(497f) Integrated Dynamic Optimisation and Safety Modelling of Hydrogen Isotope Separation Systems in the Fusion Fuel Cycle

Global distribution of fusion power plants has the potential to provide abundant, low-carbon energy, playing a transformative role in addressing climate change. Tritium – one of the two primary fuels of the fusion reaction – introduces unique challenges to commercialisation of fusion energy due to its scarcity, cost, and radioactivity. To ensure the viability of fusion energy, fuel cycles are required to achieve “tritium self-sufficiency”. Tritium self-sufficiency is a condition where the fuel cycle must be designed to produce and recycle sufficient tritium to sustain the fusion reaction while generating a surplus inventory for the start-up of successive power plants [1]. A pivotal factor towards achieving self-sufficiency is minimising tritium losses within the fuel cycle, tritium losses mainly occur due to poor separation efficiency or excessive tritium inventory held in subsystems. The hydrogen isotope separation system, responsible for separating deuterium-tritium fuel from excess protium and deuterium, is a major contributor to tritium inventory hold-up, particularly when employing cryogenic distillation technologies [2, 3].

In this work, a mixed-integer non-linear programming (MINLP) optimisation model was developed to support the design and integration of cryogenic distillation columns with isotopic equilibrator reactors used for hydrogen isotope separation within the fuel cycle. Results indicate that reducing equilibrator temperatures to 77.4 K enhances the separation efficiency of the system, thereby enabling a reduction in the number of theoretical stages, and associated tritium inventory, required for a given hydrogen isotope separation criterion. These findings demonstrate the critical role of equilibrator placement and operating conditions in balancing separation performance and safety in isotope separation system design.

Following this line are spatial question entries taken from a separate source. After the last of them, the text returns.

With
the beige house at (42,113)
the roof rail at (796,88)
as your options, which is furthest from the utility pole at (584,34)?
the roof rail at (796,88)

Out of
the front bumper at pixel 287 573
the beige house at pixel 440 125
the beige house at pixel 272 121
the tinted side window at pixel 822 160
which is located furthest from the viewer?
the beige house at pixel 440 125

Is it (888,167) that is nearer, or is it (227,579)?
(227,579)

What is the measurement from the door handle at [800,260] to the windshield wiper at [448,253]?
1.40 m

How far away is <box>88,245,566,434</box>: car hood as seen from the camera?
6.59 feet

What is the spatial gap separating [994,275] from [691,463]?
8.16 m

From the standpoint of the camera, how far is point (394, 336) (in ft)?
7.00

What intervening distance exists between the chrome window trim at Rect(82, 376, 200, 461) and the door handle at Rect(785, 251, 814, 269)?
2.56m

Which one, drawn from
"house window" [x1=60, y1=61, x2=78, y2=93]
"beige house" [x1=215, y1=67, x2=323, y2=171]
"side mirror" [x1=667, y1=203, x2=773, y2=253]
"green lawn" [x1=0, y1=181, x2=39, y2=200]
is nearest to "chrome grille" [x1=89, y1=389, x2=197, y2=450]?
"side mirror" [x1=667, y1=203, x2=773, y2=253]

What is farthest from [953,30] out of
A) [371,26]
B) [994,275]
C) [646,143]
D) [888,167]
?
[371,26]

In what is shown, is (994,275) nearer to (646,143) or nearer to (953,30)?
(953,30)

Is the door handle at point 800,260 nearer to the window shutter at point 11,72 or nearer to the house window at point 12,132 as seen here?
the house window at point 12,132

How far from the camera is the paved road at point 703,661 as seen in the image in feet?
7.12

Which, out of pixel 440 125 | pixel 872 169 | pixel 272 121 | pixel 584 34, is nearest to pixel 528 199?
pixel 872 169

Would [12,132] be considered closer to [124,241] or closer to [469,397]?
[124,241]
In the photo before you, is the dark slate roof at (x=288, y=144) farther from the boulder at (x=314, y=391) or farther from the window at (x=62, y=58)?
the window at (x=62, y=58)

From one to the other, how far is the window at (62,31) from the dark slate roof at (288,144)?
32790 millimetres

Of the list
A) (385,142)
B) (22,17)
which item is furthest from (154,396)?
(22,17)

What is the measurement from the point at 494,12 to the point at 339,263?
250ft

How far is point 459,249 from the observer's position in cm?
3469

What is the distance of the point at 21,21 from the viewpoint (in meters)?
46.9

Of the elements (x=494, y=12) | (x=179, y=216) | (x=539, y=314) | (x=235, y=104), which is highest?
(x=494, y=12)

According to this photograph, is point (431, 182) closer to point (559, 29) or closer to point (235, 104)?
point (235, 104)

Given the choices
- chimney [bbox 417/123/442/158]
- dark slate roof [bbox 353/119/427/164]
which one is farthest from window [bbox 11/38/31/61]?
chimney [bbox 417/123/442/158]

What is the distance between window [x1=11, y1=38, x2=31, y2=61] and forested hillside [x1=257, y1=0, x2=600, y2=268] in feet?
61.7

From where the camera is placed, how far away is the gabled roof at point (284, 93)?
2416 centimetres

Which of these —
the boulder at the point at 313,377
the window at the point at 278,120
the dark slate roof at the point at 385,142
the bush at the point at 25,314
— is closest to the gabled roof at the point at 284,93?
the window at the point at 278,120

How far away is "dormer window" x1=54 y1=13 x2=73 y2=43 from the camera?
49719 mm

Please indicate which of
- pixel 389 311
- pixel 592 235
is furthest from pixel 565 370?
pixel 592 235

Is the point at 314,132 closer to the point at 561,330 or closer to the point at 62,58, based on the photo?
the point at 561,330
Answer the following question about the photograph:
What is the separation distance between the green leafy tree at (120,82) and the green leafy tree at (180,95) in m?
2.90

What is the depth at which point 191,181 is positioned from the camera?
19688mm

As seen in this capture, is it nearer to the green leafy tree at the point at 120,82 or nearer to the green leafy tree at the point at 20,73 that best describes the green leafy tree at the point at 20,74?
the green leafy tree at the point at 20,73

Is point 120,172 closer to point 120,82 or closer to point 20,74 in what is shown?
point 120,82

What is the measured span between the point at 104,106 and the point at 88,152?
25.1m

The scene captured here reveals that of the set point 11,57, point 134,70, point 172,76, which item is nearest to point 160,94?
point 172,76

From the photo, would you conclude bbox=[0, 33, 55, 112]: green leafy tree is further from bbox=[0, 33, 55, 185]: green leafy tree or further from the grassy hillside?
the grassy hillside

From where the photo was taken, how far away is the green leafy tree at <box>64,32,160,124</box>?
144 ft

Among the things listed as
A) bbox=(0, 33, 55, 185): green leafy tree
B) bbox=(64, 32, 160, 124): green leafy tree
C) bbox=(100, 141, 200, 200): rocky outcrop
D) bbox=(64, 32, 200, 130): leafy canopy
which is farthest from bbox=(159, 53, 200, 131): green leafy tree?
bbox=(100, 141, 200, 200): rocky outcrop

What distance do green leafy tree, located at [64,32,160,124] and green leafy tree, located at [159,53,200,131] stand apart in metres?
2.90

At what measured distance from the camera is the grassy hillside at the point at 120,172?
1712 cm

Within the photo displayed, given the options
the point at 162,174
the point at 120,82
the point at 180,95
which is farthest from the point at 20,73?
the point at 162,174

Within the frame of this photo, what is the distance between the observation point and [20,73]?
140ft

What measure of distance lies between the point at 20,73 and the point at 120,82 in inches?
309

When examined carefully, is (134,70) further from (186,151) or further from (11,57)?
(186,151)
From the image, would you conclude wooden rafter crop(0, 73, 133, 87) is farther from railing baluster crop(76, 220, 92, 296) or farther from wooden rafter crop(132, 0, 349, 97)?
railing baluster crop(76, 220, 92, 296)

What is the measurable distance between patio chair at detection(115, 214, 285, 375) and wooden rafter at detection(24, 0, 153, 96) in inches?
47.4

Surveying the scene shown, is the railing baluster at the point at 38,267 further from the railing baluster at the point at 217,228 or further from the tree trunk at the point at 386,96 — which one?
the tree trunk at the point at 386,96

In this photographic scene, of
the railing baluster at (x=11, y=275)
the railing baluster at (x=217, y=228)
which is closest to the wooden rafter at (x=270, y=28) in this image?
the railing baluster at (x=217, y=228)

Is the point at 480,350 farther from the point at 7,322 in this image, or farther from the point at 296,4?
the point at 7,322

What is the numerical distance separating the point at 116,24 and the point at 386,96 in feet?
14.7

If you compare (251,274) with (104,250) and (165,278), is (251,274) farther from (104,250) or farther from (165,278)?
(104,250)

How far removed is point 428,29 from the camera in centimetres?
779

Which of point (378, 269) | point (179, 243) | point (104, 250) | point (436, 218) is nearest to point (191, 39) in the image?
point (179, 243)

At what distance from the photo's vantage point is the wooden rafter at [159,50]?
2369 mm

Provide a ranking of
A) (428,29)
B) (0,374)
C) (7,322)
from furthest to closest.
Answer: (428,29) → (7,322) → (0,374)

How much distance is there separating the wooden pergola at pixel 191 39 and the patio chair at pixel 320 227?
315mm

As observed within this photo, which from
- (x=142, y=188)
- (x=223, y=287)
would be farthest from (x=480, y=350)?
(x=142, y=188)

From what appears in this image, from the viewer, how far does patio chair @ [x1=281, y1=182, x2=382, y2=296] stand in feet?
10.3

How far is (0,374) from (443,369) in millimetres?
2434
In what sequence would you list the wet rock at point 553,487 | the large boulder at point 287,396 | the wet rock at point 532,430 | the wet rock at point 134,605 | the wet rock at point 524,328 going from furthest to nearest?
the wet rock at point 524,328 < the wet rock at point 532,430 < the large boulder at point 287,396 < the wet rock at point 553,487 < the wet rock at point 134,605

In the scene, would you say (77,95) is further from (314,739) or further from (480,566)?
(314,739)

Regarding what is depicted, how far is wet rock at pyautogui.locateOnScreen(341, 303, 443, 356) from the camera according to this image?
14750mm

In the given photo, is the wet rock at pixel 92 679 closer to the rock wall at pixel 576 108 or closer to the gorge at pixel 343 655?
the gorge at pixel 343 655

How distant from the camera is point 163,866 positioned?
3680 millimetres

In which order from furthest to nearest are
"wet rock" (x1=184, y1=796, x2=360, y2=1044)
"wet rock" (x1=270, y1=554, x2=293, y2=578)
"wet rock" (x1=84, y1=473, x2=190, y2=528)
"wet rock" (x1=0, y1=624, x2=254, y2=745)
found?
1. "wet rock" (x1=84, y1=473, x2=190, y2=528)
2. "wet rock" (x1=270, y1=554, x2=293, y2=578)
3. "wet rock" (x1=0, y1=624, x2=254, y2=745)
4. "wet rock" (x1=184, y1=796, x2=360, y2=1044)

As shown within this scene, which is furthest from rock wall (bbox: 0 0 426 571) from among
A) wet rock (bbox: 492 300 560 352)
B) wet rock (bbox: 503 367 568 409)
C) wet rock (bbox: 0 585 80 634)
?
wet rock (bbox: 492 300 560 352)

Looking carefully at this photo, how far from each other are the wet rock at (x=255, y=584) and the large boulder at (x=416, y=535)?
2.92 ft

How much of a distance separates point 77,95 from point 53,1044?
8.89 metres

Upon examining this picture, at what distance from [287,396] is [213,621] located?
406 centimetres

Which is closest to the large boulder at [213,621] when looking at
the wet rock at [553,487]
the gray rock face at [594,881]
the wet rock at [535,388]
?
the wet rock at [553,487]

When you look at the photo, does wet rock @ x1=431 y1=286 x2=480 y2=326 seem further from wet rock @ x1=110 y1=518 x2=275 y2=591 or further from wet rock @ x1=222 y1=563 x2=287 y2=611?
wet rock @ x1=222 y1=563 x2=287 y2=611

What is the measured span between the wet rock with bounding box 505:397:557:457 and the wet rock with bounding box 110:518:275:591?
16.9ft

In addition, dynamic pressure transient models were developed to evaluate safety under loss-of-cryogen scenarios. According to API Standard 521, systems that exceed pressure limits within 10–30 minutes do not allow adequate time for operator response. A case study assuming total cryogen loss and heat input solely from tritium beta decay predicts that a column reaches overpressure at 6.8 bara within less than 15 minutes, even when the cryostat vacuum is maintained, and no external heating is present. These results highlight the need for robust pressure relief system design and further support minimising internal inventory to mitigate transient overpressure risks.

The approach of this work establishes a framework for the design of hydrogen isotope separation systems that have both high-efficiency tritium separation and are intrinsically safer for deployment in future fusion reactors.

References:

1. Abdou, M., et al., Physics and technology considerations for the deuterium–tritium fuel cycle and conditions for tritium fuel self sufficiency. Nuclear fusion, 2020. 61(1): p. 013001.
2. Day, C., et al., The pre-concept design of the DEMO tritium, matter injection and vacuum systems. Fusion Engineering and Design, 2022. 179: p. 113139.
3. Schwenzer, J., et al., Operational tritium inventories in the EU-DEMO fuel cycle. Fusion Science and Technology, 2022. 78(8): p. 664-675.